Le dépôt administratif doit être effectué par le directeur de la publication au moment de la parution ou de la mise en vente des exemplaires, à raison de :

  • 10 exemplaires pour les quotidiens (4 à 6 parutions par semaine) ;
  • 6 exemplaires pour les hebdomadaires (1 à 3 parutions par semaine) ;
  • 4 exemplaires pour les autres périodicités.

Par ailleurs, les publications destinées à la jeunesse doivent faire l'objet d'une déclaration avant parution et d'un dépôt de 2 exemplaires auprès de la Commission de surveillance et de contrôle des publications destinées à l'enfance et à l'adolescence (CSCPJ), qui dépend du ministère de la justice.

Déclaration annuelle de la publication associative

Une déclaration doit être envoyée à la Bibliothèque Nationale de France, à la fin de chaque année avec le dernier numéro paru.

Elle s'effectue via le téléservice dépôt en ligne ou au moyen du formulaire cerfa n°12381*03.

6. Demander à bénéficier du régime économique de la presse

L'édition de journaux et revues ne constitue une activité lucrative que si elle est exercée dans des conditions similaires à celles d'une société commerciale, notamment au regard du produit proposé et du public bénéficiaire

Sous réserve de remplir certaines conditions, une association fiscalisée peut bénéficier du régime économique de la presse, c'est-à-dire de tarifs postaux privilégiés, d'une exonération de la contribution économique territoriale (CET), d'exonérations de cotisations sociales, du taux réduit à 2,1 % de la TVA, etc.

Conditions à remplir

Les conditions d’application du régime de la presse ont été modifiées depuis le 24 juin 2022.

Désormais, il faut remplir les conditions suivantes :

  • la publication doit avoir une régularité au moins trimestrielle ;
  • la publication doit présenter un lien avec l’actualité ainsi qu'un contenu original composé d’informations ayant fait l’objet d’un traitement à caractère journalistique (notamment dans la recherche, la collecte, la vérification et la mise en forme de ces informations) réalisé par une équipe rédactionnelle composée de journalistes professionnels ;
  • la part de contenu dit d'intérêt général doit être au minimum de 50 % de la pagination.
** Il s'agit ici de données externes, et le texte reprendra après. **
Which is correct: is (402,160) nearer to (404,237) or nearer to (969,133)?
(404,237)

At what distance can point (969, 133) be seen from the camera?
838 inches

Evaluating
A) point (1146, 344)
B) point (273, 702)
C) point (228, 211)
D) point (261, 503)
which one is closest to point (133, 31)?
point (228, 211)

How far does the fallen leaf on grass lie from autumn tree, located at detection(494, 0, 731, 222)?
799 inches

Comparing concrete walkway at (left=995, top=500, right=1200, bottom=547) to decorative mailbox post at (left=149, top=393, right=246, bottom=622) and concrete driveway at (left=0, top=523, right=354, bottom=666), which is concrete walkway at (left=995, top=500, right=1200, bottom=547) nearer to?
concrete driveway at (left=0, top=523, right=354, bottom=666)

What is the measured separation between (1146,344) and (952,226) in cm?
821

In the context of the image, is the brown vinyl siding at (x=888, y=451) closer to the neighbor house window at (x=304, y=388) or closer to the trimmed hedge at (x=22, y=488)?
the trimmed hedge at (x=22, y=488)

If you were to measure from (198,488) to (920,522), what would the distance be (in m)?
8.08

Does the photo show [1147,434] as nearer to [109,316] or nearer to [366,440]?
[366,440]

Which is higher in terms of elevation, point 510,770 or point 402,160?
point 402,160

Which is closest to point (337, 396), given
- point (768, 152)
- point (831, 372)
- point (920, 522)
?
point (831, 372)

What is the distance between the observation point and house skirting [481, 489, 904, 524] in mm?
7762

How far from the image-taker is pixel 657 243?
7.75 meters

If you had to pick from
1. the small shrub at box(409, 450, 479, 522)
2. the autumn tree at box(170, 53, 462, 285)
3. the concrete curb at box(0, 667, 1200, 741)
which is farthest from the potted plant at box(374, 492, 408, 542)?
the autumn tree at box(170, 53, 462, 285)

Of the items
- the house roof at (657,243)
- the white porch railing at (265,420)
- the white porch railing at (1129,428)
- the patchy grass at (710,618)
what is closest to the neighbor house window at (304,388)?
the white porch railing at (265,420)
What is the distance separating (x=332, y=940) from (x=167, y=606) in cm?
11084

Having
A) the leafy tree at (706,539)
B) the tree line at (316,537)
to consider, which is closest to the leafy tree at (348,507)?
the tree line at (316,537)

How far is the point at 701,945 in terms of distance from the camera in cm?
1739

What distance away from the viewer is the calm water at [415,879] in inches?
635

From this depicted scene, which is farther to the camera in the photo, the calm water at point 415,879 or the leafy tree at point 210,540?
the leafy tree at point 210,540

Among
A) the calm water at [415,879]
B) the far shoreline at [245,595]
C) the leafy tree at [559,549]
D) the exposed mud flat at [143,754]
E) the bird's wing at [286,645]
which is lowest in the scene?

De facto, la place réservée aux informations relatives à la vie interne de l'organisme et à la publicité ne doit pas être supérieure à 50 % de la publication ;
  • la publication doit faire l’objet d’une vente effective au public (au moins 50 % des tirages) à un prix ayant un lien réel avec les coûts, non compris dans une cotisation. Trois offres doivent être proposées à l'abonné : l'abonnement à la revue seule, la cotisation d'adhésion à l'association éditrice seule, l'abonnement à la revue avec le versement de la cotisation ;
  • tout article de publicité à présentation rédactionnelle doit ainsi être précédé de la mention « publicité » ou « communiqué ».

Procédure à suivre

Le dossier d'inscription doit être adressé au secrétariat de la Commission paritaire des publications et agences de presse.

Il doit comporter :

  • une demande d'inscription établie sur papier libre ;
  • le formulaire cerfa n°12352*05, signé par le directeur de la publication et par le commissaire aux comptes de l'association ou à défaut son trésorier ;
  • un exemplaire des derniers numéros parus (la publication doit être mise en vente, l'examen ne pouvant porter sur une maquette ou un numéro zéro).

Une fois en possession d'un numéro de CPPAP (à renouveler tous les 5 ans), l'association doit adresser une demande aux services fiscaux pour pouvoir bénéficier des allégements fiscaux.

Elle doit être accompagnée d'une photocopie du certificat d'inscription de la CPPAP et d'au moins 2 numéros différents de la publication.

Une demande d'agrément doit également être effectuée auprès de La Poste pour bénéficier de tarifs préférentiels.

L'accès à ces tarifs est conditionné à la signature d'un « contrat presse » et d'un « plan contractuel de dépôt » précisant, en particulier, les modalités de dépôt du titre, le niveau de service et éventuellement les options tarifaires choisies.